WHAT YOU WILL DO: Copy each entry below unchanged; the images do not go in the copy.

INPUT DATA:

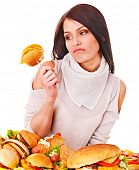 Woman holding hamburger. Isolated.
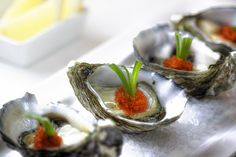 fresh oyster with fish roe (tobikko) and shallot by pvcpvc, via Flickr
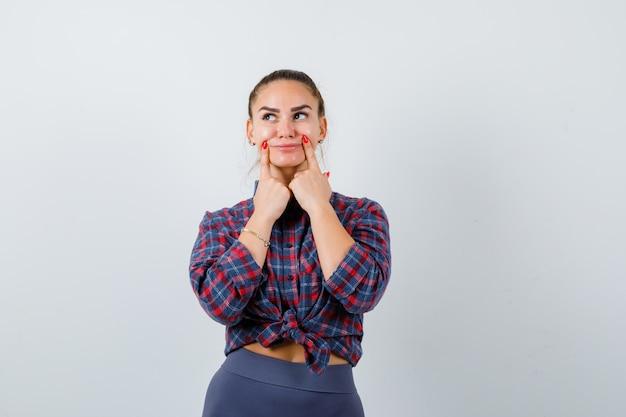 市松模様のシャツ、ズボン、思慮深く見える、正面図で頬に指を押す若い女性。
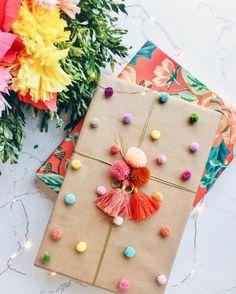 Geschenkverpackungen basteln mit Pompoms und Bänder bemusterte und nicht bemusterte Geschenkpapier auf zwei Geschenke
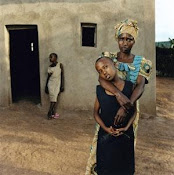 Crimes and consequences. The hugged child is her husband's daughters, the other is from a violence.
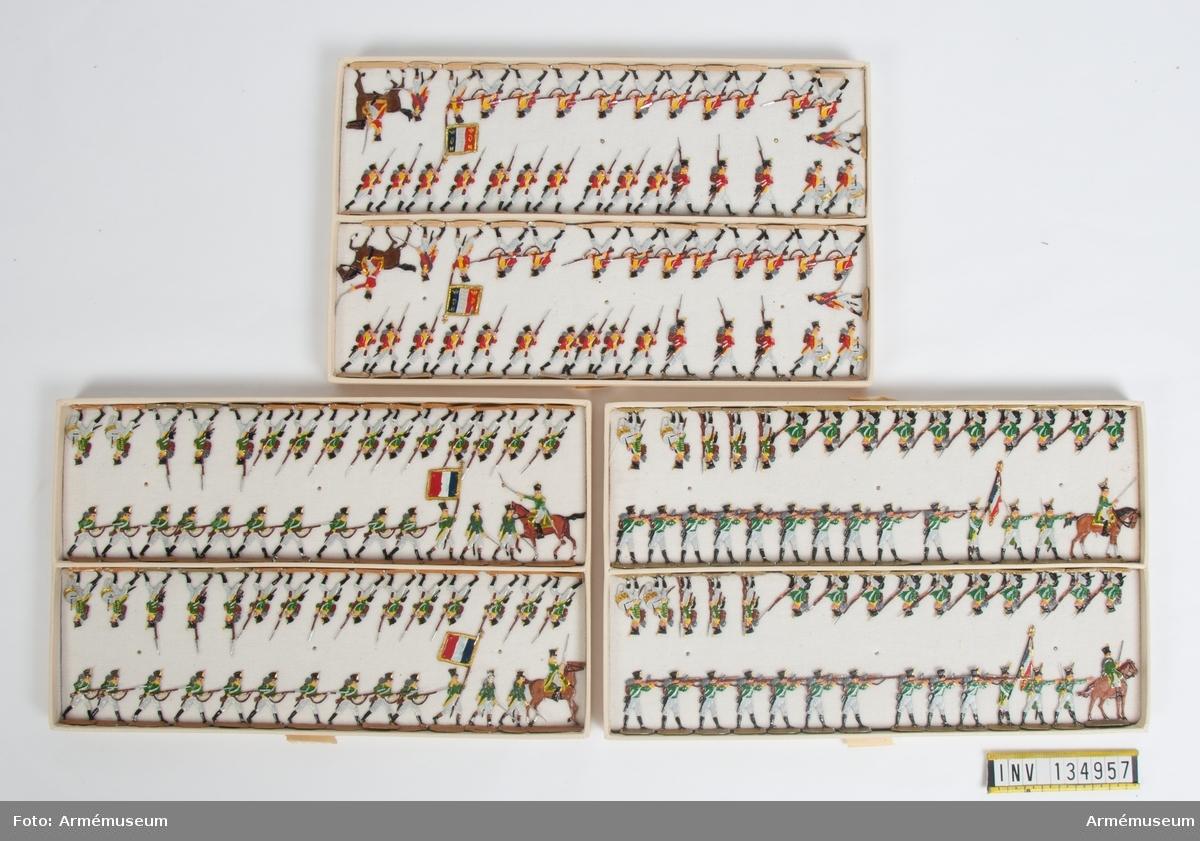 Schweiziskt och irländskt infanteri från Frankrike från Napoleonkrigen. Tre lådor med figurer. Fabriksmålade.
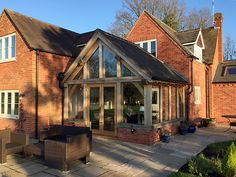 Shires Oak Buildings, based in the heart of England, are specialists in the design and build of oak framed structures, including garden rooms and garages. Front Elevation, House Projects, French Doors, Extensions, Brick, Porch, Buildings, Scrapbook, Cabin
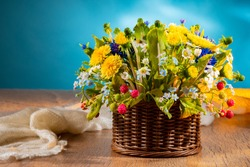 Basket of wild flowers on a blue background. Bright floral arrangement. Rustic still life with wild flowers and a soft shawl. The bouquet of bright plants is beautifully lit.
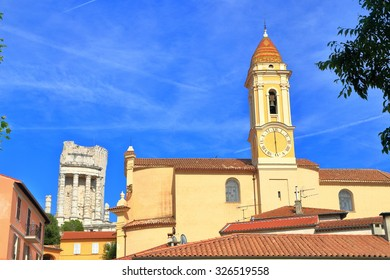 Distant runs of the Trophy of Augustus and sunny church building in Le Turbie, French Riviera, France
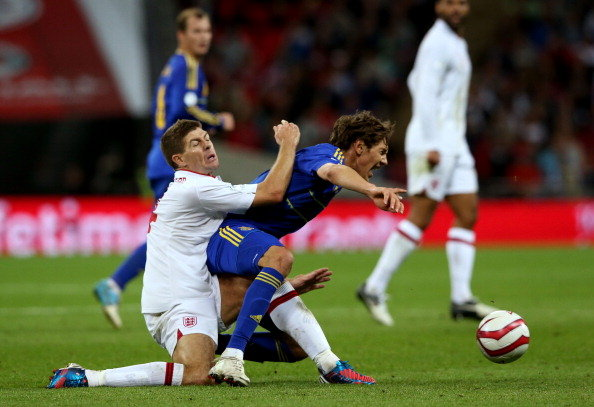 Seven Gerrard, de inglaterra, da un rodillazo en el traseo a Denys Grmash, de Ucrania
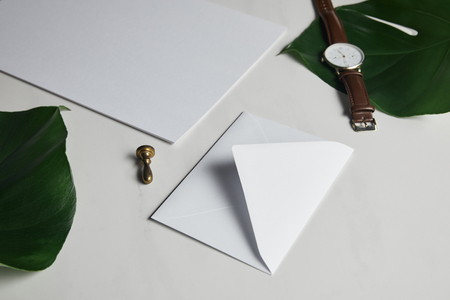 Blank envelope and watch on white marble background with green leaves
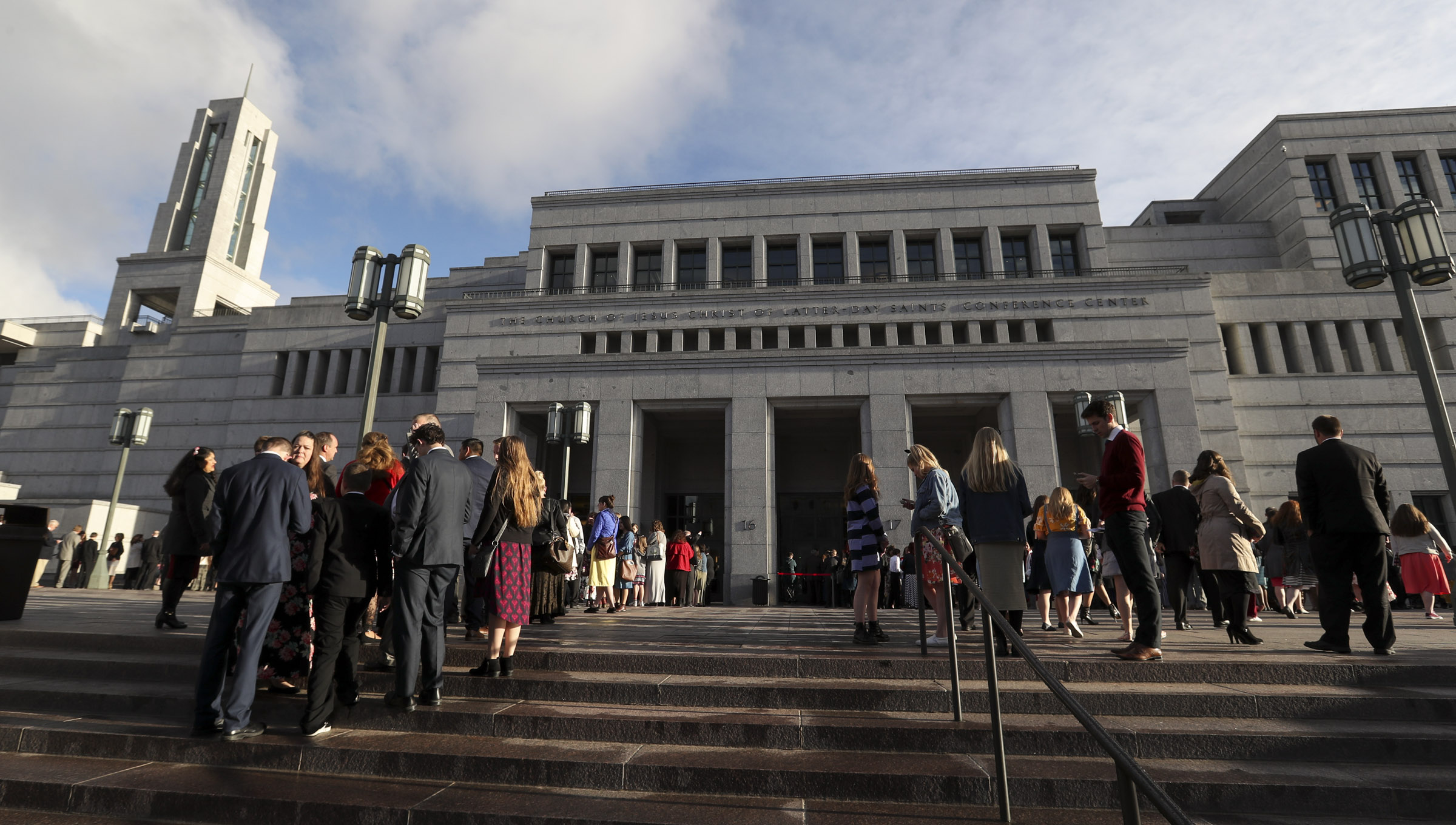 Latter-day Saints wait in line at the Conference Center before the Saturday morning session of the 189th Annual General Conference of The Church of Jesus Christ of Latter-day Saints in Salt Lake City on Saturday, April 6, 2019.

YOUR RESPONSE:
 Woman holding hamburger. Isolated.
 fresh oyster with fish roe (tobikko) and shallot by pvcpvc, via Flickr
 市松模様のシャツ、ズボン、思慮深く見える、正面図で頬に指を押す若い女性。
 Geschenkverpackungen basteln mit Pompoms und Bänder bemusterte und nicht bemusterte Geschenkpapier auf zwei Geschenke
 Crimes and consequences. The hugged child is her husband's daughters, the other is from a violence.
 Schweiziskt och irländskt infanteri från Frankrike från Napoleonkrigen. Tre lådor med figurer. Fabriksmålade.
 Shires Oak Buildings, based in the heart of England, are specialists in the design and build of oak framed structures, including garden rooms and garages. Front Elevation, House Projects, French Doors, Extensions, Brick, Porch, Buildings, Scrapbook, Cabin
 Basket of wild flowers on a blue background. Bright floral arrangement. Rustic still life with wild flowers and a soft shawl. The bouquet of bright plants is beautifully lit.
 Distant runs of the Trophy of Augustus and sunny church building in Le Turbie, French Riviera, France
 Seven Gerrard, de inglaterra, da un rodillazo en el traseo a Denys Grmash, de Ucrania
 Blank envelope and watch on white marble background with green leaves
 Latter-day Saints wait in line at the Conference Center before the Saturday morning session of the 189th Annual General Conference of The Church of Jesus Christ of Latter-day Saints in Salt Lake City on Saturday, April 6, 2019.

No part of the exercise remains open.